You can call MultiQC on the STAR output folder to gather a report on the individual alignments.

Task : use multiqc to generate a QC report on the results of your mapping.

  • Evaluate the alignment statistics. Do you consider this to be a good alignment?
  • How many unmapped reads are there? Where might this come from, and how would you determine this?
  • What could you say about library strandedness ?
script and answers

#!/usr/bin/bash
#SBATCH --job-name=map-multiqc
#SBATCH --time=00:30:00
#SBATCH --cpus-per-task=1
#SBATCH --mem=1G
#SBATCH -o 043_l_multiqc_map_raw.o

multiqc -n 043_r_multiqc_mouseMT_mapped_raw.html -f --title mapped_raw 042_d_STAR_map_raw/
it can also be found in the cluster at /shared/data/Solutions/mouseMT/043_s_multiqc_map_raw.sh

Download the report

Comparison of mapping the trimmed reads

After having mapped the raw reads, we also map the trimmed reads and then compare the results to decide which one we want to use for the rest of our analysis.
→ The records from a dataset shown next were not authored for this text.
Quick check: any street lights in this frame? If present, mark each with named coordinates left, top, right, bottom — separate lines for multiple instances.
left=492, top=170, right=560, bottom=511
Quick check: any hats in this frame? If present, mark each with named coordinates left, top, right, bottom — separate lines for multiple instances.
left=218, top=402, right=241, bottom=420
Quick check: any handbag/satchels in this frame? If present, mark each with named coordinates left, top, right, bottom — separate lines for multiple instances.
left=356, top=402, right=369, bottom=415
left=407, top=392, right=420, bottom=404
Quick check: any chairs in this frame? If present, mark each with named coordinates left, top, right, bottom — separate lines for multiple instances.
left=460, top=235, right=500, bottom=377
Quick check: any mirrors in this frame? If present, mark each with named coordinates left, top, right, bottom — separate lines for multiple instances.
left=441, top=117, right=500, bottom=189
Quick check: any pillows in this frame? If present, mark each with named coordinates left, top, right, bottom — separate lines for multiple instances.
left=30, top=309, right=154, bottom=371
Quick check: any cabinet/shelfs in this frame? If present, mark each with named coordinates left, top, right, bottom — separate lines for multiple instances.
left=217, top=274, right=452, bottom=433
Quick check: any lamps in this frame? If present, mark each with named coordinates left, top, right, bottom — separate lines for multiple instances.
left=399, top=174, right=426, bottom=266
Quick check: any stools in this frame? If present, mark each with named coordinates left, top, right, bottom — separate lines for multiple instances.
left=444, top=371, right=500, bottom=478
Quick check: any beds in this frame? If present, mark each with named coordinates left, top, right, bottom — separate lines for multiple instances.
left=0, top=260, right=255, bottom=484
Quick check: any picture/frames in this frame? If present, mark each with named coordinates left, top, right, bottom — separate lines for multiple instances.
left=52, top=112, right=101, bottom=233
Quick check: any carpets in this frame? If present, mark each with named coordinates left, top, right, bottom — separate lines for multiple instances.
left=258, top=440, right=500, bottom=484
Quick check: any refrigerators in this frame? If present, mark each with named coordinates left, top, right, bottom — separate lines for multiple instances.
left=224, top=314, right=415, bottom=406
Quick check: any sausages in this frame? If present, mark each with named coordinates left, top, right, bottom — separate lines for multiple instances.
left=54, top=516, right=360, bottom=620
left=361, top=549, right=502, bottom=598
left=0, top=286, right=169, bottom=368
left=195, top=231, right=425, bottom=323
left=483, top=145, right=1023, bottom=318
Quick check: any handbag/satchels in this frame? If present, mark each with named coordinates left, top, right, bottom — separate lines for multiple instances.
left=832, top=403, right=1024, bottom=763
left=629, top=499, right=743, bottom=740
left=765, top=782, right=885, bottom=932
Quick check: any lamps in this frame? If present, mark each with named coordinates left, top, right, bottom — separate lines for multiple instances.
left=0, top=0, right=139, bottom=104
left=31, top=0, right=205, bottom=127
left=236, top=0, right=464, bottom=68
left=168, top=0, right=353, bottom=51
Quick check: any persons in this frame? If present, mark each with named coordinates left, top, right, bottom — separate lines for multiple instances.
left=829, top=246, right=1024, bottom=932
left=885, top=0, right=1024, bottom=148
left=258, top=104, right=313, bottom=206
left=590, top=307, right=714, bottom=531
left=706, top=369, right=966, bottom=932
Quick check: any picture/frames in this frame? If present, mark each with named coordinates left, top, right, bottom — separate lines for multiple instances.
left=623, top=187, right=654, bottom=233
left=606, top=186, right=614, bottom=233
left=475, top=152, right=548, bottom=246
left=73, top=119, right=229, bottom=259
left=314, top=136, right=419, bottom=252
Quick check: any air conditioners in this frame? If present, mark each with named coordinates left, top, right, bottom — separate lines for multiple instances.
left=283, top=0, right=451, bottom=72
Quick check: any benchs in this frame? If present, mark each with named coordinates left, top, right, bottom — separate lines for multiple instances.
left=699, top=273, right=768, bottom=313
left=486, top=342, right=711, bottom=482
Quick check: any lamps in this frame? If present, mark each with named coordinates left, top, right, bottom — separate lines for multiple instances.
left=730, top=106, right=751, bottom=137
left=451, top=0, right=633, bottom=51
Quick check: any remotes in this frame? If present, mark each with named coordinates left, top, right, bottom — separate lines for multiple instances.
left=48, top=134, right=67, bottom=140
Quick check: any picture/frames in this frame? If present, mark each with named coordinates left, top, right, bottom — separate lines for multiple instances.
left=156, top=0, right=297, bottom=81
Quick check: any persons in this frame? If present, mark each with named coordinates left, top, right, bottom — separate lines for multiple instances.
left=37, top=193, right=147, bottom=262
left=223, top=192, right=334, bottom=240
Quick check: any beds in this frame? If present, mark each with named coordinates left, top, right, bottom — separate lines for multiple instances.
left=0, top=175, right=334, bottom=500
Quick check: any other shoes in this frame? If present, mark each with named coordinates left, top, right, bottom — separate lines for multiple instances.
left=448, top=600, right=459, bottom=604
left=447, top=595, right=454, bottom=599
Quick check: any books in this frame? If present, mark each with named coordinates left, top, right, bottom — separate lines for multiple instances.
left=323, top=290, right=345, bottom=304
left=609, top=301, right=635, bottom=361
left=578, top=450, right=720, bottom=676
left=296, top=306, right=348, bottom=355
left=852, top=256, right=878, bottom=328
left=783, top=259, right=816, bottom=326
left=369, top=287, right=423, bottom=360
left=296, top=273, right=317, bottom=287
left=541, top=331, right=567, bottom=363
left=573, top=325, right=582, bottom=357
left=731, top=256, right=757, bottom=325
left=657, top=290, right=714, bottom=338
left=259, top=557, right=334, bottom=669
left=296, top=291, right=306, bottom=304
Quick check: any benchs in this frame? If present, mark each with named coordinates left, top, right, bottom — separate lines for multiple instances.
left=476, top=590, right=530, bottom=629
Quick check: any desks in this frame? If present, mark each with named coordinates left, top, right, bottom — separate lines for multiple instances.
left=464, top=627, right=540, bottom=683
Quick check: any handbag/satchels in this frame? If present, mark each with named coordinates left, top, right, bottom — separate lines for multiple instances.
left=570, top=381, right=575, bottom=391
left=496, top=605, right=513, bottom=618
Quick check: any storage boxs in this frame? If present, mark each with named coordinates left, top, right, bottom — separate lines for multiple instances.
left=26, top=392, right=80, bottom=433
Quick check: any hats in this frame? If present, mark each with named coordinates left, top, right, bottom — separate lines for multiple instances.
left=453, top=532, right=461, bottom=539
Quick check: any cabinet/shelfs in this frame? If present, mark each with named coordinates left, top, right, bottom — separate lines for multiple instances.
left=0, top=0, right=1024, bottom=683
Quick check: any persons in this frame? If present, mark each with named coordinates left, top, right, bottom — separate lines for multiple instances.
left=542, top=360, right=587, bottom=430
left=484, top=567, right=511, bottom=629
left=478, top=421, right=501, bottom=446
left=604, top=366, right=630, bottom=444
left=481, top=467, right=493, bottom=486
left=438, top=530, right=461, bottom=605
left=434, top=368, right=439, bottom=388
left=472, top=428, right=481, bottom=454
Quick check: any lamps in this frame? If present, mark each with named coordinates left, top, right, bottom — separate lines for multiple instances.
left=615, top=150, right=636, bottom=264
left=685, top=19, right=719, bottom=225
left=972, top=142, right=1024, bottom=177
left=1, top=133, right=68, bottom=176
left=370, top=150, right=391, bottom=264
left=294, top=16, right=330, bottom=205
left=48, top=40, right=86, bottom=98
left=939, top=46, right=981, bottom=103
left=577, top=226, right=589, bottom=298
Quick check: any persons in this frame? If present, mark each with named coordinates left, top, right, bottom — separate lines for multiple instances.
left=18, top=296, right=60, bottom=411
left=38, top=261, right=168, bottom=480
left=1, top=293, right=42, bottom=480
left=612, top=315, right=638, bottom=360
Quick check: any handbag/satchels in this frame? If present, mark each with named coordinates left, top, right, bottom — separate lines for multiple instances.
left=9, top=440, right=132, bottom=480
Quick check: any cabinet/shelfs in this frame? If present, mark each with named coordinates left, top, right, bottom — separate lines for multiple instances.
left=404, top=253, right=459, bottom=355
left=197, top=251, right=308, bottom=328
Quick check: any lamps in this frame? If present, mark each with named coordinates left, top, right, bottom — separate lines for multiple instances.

We will spare you the mapping of the trimmed reads, and let you directly download the mapping multiqc report:

trimmed reads mapping report

For the curious: scripts for the mapping of trimmed reads

#!/usr/bin/bash
#SBATCH --job-name=star-aln
#SBATCH --time=00:10:00
#SBATCH --cpus-per-task=2
#SBATCH --mem=1G
#SBATCH -o 044_l_STAR_map_trimmed.%a.o
#SBATCH --array 1-8%8

ml star

mkdir -p 044_d_STAR_map_trimmed

SAMPLE=`sed -n ${SLURM_ARRAY_TASK_ID}p sampleNames.txt`

FASTQ_NAME=030_d_trim/${SAMPLE}.trimmed.fastq

STAR --runThreadN 4 --genomeDir 041_d_STAR_mouseMT_reference \
                 --outSAMtype BAM SortedByCoordinate \
                 --outFileNamePrefix  044_d_STAR_map_trimmed/${SAMPLE}_trimmed. \
                 --quantMode GeneCounts \
                 --readFilesIn $FASTQ_NAME
it can also be found in the cluster at /shared/data/Solutions/mouseMT/044_s_STAR_map_trimmed.sh

#!/usr/bin/bash
#SBATCH --job-name=map-trim-multiqc
#SBATCH --time=00:30:00
#SBATCH --cpus-per-task=1
#SBATCH --mem=1G
#SBATCH -o 045_l_multiqc_mouseMT_mapped_trimmed.o

multiqc -n 045_r_multiqc_mouseMT_mapped_trimmed.html -f --title mapped_trimmed 044_d_STAR_map_trimmed/
it can also be found in the cluster at /shared/data/Solutions/mouseMT/045_s_multiqc_mouseMT_mapped_trimmed.sh

ADDITIONAL : pseudo-aligning with salmon

salmon website

Salmon can allow you to quantify transcript expression without explicitly aligning the sequenced reads onto the reference genome with its gene and splice junction annotations, but instead to a simplification of the corresponding transcriptome, thus saving computational resources.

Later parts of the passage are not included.